Depois de um período em São Paulo, “Morro como um país” passou uma curta temporada no Rio de Janeiro, somente até a última sexta-feira, 02/05. A peça compõe alguns dos eventos culturais que aconteceram na cidade para relembrar o golpe de 64. Com entrada franca, o público lotou a Sede das Cias, na Lapa, para conferir a interpretação de Fernanda Azevedo, prêmio Shell de melhor atriz 2013. Eu fiz parte dele.

Fernanda Azevedo inicia o espetáculo sendo ela mesma e passa a interpretar depoimentos de ex-presos políticos de ditaduras, não apenas no Brasil. A narrativa não segue exatamente uma cronologia e lança mão de elementos, como documentos, músicas e vídeos para ilustrar determinadas épocas e fatos.

A cenografia é composta por um boneco de madeira que a atriz veste e movimenta de acordo com o texto que está sendo interpretado -, uma bateria em que se arrisca em um momento e uma penteadeira. Além disso, o figurino também é trocado. No início, com camisetas que estampam figuras de pessoas conhecidas da época da ditadura. Em outro momento, vestida de Carmen Miranda – artista popular no Brasil e em Hollywood entre as décadas de 1930 e 1950 -, cuja fantasia precisa ficar segurando para que a saia não caísse. Assim, faz uma alusão aos uniformes de alguns presos, que tinham que ficar todo o tempo agarrados às calças largas para que não caíssem.
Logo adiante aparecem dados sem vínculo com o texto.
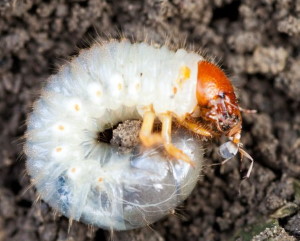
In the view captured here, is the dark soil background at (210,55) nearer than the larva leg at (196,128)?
No


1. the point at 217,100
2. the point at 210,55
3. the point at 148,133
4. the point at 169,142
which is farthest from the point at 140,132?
the point at 210,55

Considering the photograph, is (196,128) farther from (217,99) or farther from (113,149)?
(113,149)

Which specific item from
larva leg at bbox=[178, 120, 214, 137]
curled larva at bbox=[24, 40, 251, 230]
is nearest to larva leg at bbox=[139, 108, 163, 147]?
curled larva at bbox=[24, 40, 251, 230]

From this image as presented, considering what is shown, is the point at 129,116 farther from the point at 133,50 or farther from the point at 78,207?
the point at 78,207

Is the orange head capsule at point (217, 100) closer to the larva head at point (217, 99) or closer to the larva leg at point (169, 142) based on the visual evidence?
the larva head at point (217, 99)

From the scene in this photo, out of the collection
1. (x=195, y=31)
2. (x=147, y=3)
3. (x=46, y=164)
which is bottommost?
(x=46, y=164)

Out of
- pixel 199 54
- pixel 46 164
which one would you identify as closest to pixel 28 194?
pixel 46 164

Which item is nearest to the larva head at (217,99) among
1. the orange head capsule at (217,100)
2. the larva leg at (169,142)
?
the orange head capsule at (217,100)
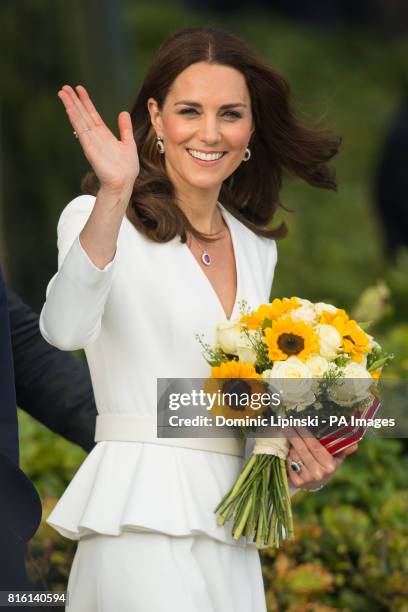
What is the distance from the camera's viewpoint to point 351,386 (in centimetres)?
338

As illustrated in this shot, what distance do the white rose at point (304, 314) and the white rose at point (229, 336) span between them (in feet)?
0.44

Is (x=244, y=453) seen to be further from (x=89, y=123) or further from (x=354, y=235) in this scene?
(x=354, y=235)

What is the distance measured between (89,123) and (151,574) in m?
1.06

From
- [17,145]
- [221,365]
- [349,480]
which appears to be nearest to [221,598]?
[221,365]

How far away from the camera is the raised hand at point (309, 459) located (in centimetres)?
345

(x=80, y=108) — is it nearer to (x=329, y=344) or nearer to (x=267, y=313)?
(x=267, y=313)

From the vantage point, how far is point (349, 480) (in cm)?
512

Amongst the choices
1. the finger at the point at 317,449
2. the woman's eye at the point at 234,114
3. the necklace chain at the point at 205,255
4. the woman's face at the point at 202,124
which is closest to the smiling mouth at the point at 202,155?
the woman's face at the point at 202,124

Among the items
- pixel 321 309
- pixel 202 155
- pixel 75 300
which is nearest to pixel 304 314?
pixel 321 309

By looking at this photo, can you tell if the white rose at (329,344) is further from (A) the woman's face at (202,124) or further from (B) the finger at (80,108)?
(B) the finger at (80,108)

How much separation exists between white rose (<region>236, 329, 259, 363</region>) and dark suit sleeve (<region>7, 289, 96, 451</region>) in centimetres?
74

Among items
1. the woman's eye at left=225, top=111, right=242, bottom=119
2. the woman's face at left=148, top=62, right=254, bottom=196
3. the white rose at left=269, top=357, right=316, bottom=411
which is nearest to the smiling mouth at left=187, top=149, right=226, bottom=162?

No início dos 90 minutos de peça, o texto se mostra rápido e confuso. Por conta disso, até de difícil assimilação. As repetições de frases e de gestuais lembram características de Teatro do Absurdo, tendência teatral surgida no pós-Segunda Guerra Mundial, no fim da década de 1950.

A comicidade e interatividade esta última que a atriz já percebeu que o público carioca adora, só que não (rs) estão presentes em uma brincadeira de “Vivo ou morto”, em que Fernanda encarna a própria ditadora, ordenando que seus espectadores / oprimidos ajam de acordo com suas ordens. Mas tudo isso de uma forma descontraída, para aliviar o espetáculo tenso que estava se desenrolando e que ainda estava por vir.

Como citei acima, a atriz Fernanda Azevedo venceu o prêmio Shell de melhor atriz com esta peça. Não sei a respeito da concorrência mas, pelo que vi, foi merecido. A artista é muito expressiva e, com seus olhos azuis – por vezes marejados – possui a dramaticidade necessária nos momentos certos. Além do fato de conduzir momentos de tensão e outros de descontração com desenvoltura de apresentadora de talk show.

A temporada de “Morro como um país” já chegou ao fim, após somente duas semanas. O grupo Kiwi foi o responsável pela montagem, apresentada na Sede das Cias, parceira do site, a quem agradeço pelos convites.